Il développe ensuite cette idée en faisant remarquer à ses correspondants
combien l’humilité du Christ a été importante en venant parmi nous, homme
parmi les hommes : « Il n’a pas jugé bon de revendiquer son
droit d’être traité à l’égal de Dieu ! »
Ainsi en est-il du chrétien, quel que soit sa qualité, son intelligence,
ses connaissances, il ne doit pas s’arroger le droit d’être traité de
façon différente des autres hommes et femmes ; se prévaloir des dons
qu’il a reçus pour dominer les autres et les rabaisser ne saurait être
un comportement compatible avec l’Evangile.
Toutefois il ne faut pas confondre humilité et humiliation ! L’humilité
est une vertu qui met en lumière les limites de chacun et la reconnaissance
de ses propres faiblesses ; l’humiliation consiste à rabaisser sciemment
une personne ou soi-même de façon à mettre cet autre dans un état d’infériorité
et de dépendance. Dieu veut que l’Homme soit debout, fier de sa condition
humaine et non avili, prosterné ou courbé. Cette volonté de Dieu est marquée
dès le commencement lors de la Création du monde : « Dieu
créa l'homme à son image, à l'image de Dieu il le créa, homme et femme
il le créa. Dieu les bénit et leur dit: "Soyez féconds, multipliez,
emplissez la terre et soumettez-la. » (Genèse 1,2-28) et pour
le sauver il envoie son propre Fils : « Et le Verbe s'est
fait chair et il a campé parmi nous, et nous avons contemplé sa gloire,
gloire qu'il tient du Père comme Unique-Engendré, plein de grâce et de
vérité » (Jean 1,14)

**DONNÉES FOURNIES**
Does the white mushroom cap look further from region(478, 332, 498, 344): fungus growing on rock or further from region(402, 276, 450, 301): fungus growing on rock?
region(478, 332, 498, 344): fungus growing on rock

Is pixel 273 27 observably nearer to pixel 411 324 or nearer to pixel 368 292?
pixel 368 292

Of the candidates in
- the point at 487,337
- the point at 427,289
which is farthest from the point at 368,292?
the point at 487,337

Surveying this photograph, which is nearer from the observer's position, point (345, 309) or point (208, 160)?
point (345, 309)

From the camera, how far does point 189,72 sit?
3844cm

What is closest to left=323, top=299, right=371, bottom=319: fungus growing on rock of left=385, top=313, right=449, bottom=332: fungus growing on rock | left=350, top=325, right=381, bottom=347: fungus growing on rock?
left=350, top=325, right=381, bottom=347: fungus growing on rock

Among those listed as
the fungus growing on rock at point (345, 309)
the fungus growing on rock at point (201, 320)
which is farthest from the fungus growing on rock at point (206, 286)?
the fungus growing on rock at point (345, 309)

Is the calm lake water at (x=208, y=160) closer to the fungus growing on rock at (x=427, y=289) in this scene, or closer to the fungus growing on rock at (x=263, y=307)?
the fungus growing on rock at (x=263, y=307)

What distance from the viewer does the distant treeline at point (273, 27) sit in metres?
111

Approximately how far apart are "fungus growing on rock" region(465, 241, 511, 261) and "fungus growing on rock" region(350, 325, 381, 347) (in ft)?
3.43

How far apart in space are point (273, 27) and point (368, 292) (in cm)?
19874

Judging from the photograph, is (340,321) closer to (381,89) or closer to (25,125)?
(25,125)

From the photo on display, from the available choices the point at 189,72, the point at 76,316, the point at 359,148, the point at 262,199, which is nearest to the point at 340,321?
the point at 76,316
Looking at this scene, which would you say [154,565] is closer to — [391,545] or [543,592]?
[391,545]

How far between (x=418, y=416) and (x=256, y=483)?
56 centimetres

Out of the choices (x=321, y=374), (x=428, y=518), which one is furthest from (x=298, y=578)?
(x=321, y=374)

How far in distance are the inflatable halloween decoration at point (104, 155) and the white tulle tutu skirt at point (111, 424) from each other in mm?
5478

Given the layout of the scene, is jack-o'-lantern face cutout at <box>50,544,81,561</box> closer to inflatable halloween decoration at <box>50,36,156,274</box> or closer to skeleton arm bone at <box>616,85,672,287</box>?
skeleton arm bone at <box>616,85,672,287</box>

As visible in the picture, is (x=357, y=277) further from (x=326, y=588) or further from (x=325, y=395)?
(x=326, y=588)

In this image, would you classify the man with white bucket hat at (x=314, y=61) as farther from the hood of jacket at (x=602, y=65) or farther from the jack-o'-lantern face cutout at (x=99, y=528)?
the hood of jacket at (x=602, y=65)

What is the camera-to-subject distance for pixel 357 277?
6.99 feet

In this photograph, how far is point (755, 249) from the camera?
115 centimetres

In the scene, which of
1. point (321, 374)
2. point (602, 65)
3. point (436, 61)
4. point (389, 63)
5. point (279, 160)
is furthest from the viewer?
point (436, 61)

**CONSIGNE**
Recopiez mot pour mot le passage du texte sur l'humilité qui va de « Ainsi en est-il » à « compatible avec l’Evangile. ». Les enregistrements forment un matériau distinct du texte.

**RÉPONSE**
Ainsi en est-il du chrétien, quel que soit sa qualité, son intelligence,
ses connaissances, il ne doit pas s’arroger le droit d’être traité de
façon différente des autres hommes et femmes ; se prévaloir des dons
qu’il a reçus pour dominer les autres et les rabaisser ne saurait être
un comportement compatible avec l’Evangile.